Documentation ¶
Index ¶
- func Test()
- type Acts
- type Args
- type NN
- func (n *NN) BackProp(input, expected *m.Vector) (dErrdIH, dErrdHO *m.Dense, dErrdHB, dErrdOB *m.Vector)
- func (n *NN) Forward(input *m.Vector) (sums *Sums, acts *Acts)
- func (n *NN) GetError(prevErrs, currSums *m.Vector, w *m.Dense) *m.Vector
- func (n *NN) GetOutError(outActs, outSums, expected *m.Vector) *m.Vector
- func (n *NN) RunEpochs(numEpochs int, input, expected *m.Dense)
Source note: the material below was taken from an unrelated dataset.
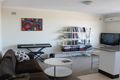 Property photo of 10/16 Northcote Street Canterbury NSW 2193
- func (n *NN) Update(input, expected *m.Vector)
- type Sums
Constants ¶
This section is empty.
Variables ¶
This section is empty.
Functions ¶
Types ¶
type Acts ¶
Acts is used to keep activations of each neuron of output and hidden layers. So, Acts.Hid.At(2, 0) is the activation of the 3rd neuron in hidden layer.
type Args ¶
type Args struct { Eta float64 // Learning rate NumInp int // Number of input neurons NumHid int // Number of hidden neurons NumOut int // Number of output neurons }
Args is a holder for arguments to NewNN().
type NN ¶
type NN struct { IH *m.Dense // Weights from input layer to hidden layer HO *m.Dense // Weights from hidden layer to output layer HB *m.Vector // Biases for hidden neurons OB *m.Vector // Biases for output neurons // contains filtered or unexported fields }
NN is a simple feed-forward neural network that has an input, a hidden and an output layer. We use this simplified model (without the possibility to add arbitrary number of hidden layers) to reduce the number of obscure indices and to use only named entities.
This network is not optimized at all, e.g. it uses neither mini-batches or full matrix operations while updating the weights and biases: all updates are per sample (which is equivalent to mini-batch size of 1).
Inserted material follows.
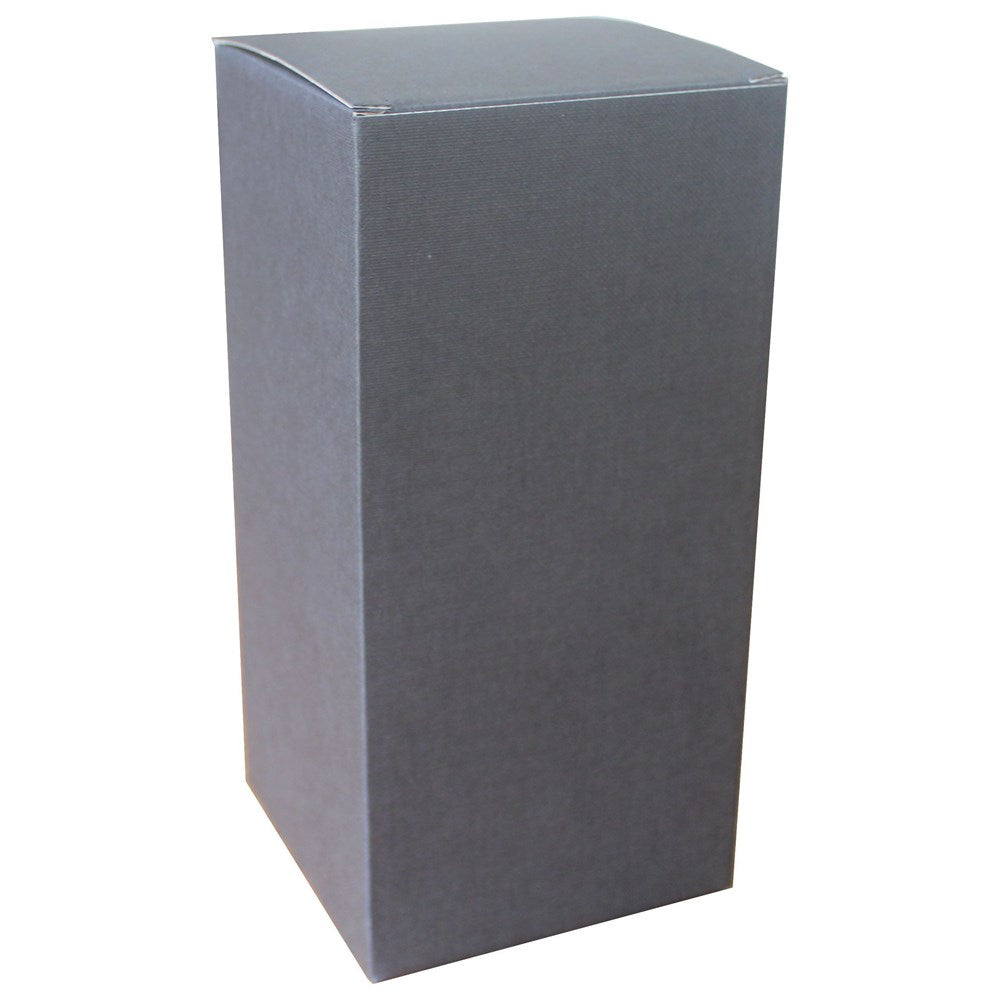 Pewter Celtic Band Chalice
Most fields and types are exported for easier introspection.
func (*NN) BackProp ¶
func (n *NN) BackProp(input, expected *m.Vector) ( dErrdIH, dErrdHO *m.Dense, dErrdHB, dErrdOB *m.Vector)
BackProp performs a forward pass for the input vector, calculates the error and returns:
- Error gradients on each of input-to-hidden weights (dErrdIH)
- Error gradients on each of hidden-to-output weights (dErrdHO)
- Error gradients on hidden layer biases (dErrdHB)
- Error gradients on output layer biases (dErrdOB)
func (*NN) Forward ¶
Forward returns weighted sums (before applying the activation function) and activations (after applying the activation function) for each neuron in all layers. Note that we treat the @input vector as input layer activation (which is kind of natural) and don't save anything as input layer's sums (mostly because those values are not used anywhere). So, generally speaking it's just performing the forward pass and saving the intermediate results (which will be used for backpropagation).
func (*NN) GetError ¶
GetError returns errors for each neuron in any single layer (L) using the errors in the layer just after it (L+1). The errors of (L+1) are propagated backwards to (L) using the same (L-to-L+1) weights that we used when passing (L)-activations to (L+1). Of course, we need to get a transposed version of (L-to-L+1) weights to make the matrix operations possible. After this backward-pass we multiply the (L)-errors by sigmoidPrime(L-sums), just as in GetOutError().
func (*NN) GetOutError ¶
GetOutError returns the output layer error as (output activations − expected activations) ⊙ sigmoidPrime(output sums).
func (*NN) Update ¶
Update updates input-to-hidden and hidden-to-output weights using error gradients on those weights retrieved by backpropagation. It also updates the hidden and output layer biases. Updates are performed as multiplying gradients by learning rate (Eta) and subtracting the result from the actual weights. A quick note on why we do it this way. The partial derivative of error with respect to any specific weight tells us how fast the error grows when the weight grows. As we want the error to become smaller, we *subtract* the derivative times the learning rate from the actual weight.